One reason is it's a lot of activity and advertising and I feel potentially spied on. Not actually, there's nothing going on to raise my suspicions. It's more about trying to get ahead of possibilities. If I do hold the sale, I will have moved out of the yard first and be parked at a distance, probably bike in with a bike I can lose, so that should they spot the ad and come by to commandeer the proceeds, my enemy gets what I was letting go, not what I need to move forward.
Honestly, life is not about fair. Noody gets what they deserve.
you get what you can grasp and keep what you can care for.
the last four or five years I have not been emotionally invested in the house. I got back in too late?
Or it's a push to force things. See, since I was 4 I have wanted to actually live on the road in a self contained vehicle. But I just couldn't make it happen, over and over. Not with the van, nor the car, nor a boat, and now, the bus looked like it was going bust.
I can say I dont relish driving a 38ft bus around, but I think I'll get used to it pretty fast. I felt ok going to the grocery store that one time, it was fun and nothing went flying. I could have brought the dogs. I had windows open and it was neat.
excited and scared
See, Dan. He's an asshole, yeah?
yeah.
But that asshole has been feeding me and the dogs and even buying my weed and making up shortfalls in my bills. Without once being asked. He offers and I say yes because I'm desperate. the whole time feeling like he's reeling me back in.
So that's not much fun. Years ago I thought to myself, you know, when he relaxes he's tolerable. Sometimes he can even be company. If I could get him out of the city into a slower and less pressured lifestyle, could he be a decent human to me?
I also wondered "if he sticks around after transition, will he naturally be nicer because he actually really hates females and part of the problem was my voice pitch?
And it's impossible to tell if this is the case or he's in grooming mode until he gets me alone in the bush? He did say that sitting alone in that room sucked and there seemed little to look towards, and that we were the only thing that he had for family. It's true, I make a family around myself. Not just me and my pets. I turn it into a family as part of my nature.

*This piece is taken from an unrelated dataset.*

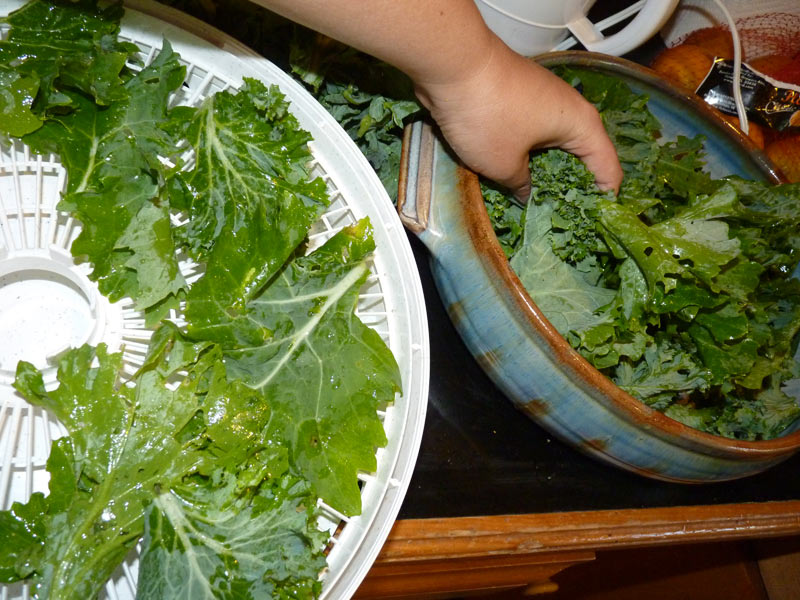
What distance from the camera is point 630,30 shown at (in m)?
0.91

He probably also had a chance to think about what he had. I'm no ordinary person, I'm incredibly valuable. Few people pay attention. But I can do so many things there's not much I can't handle. Ironically, I married Dan because his best talents are my deficits. He needs me for the same vice versa, but has too damn much ego to see it. I think a winter alone in an empty room really tamed that ego. I have to be careful, though, there's only so much truth telling I can afford to do before he gets exhausted and balks. He needs these truths, because it's the key to his healing. He needs to accept, for instance, that he isn't perfect, not theoretically or for all intents and purposes nor even does he fake it. Secondly, that nobody gives a shit. Like today, he wasted twenty minutes coming up with reasons why he had trouble making a turn when nobody asked. I was telling him I didn't give a shit the whole time.

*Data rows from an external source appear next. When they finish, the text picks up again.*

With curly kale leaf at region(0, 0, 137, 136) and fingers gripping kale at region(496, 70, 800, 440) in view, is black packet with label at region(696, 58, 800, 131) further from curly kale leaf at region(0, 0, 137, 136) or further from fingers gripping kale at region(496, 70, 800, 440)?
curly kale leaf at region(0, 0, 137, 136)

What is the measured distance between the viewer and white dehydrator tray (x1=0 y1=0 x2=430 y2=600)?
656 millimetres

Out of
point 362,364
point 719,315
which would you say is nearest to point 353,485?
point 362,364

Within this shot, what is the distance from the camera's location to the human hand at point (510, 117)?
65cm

Dude is very annoying. I mean, I don't think I'm that annoying? Or maybe I used to be but know better now?
Here's the thing, I don't hate you for it. I just won't pretend either. You can come back and be yourself and I'll keep checking you until you learn better habits. All I ask is sincerity and loyalty. Not mafia loyalty, basic loyalty. you know, don't go behind someone's back for advantage in some fashion. Loyalty. It's nothing I don't offer.
Well ok, been laying my feelings to rest again. I mean, dayum, man, it's a roller coaster.
Oh, and I go through periods of what I used to call "lucidity" although I never checked to see if it was a proper term. what I mean by it, is a form of spiritual faith so deep it feels like mental and psychic clarity. As if I suddenly remember a whole different truth and reality. the buddhist one, in case you're wondering.
And then other times, it seems so doubtable. back and forth between deep assurance and deep distrust.
Funny that.
time to brew the catnip tea for sleepy time.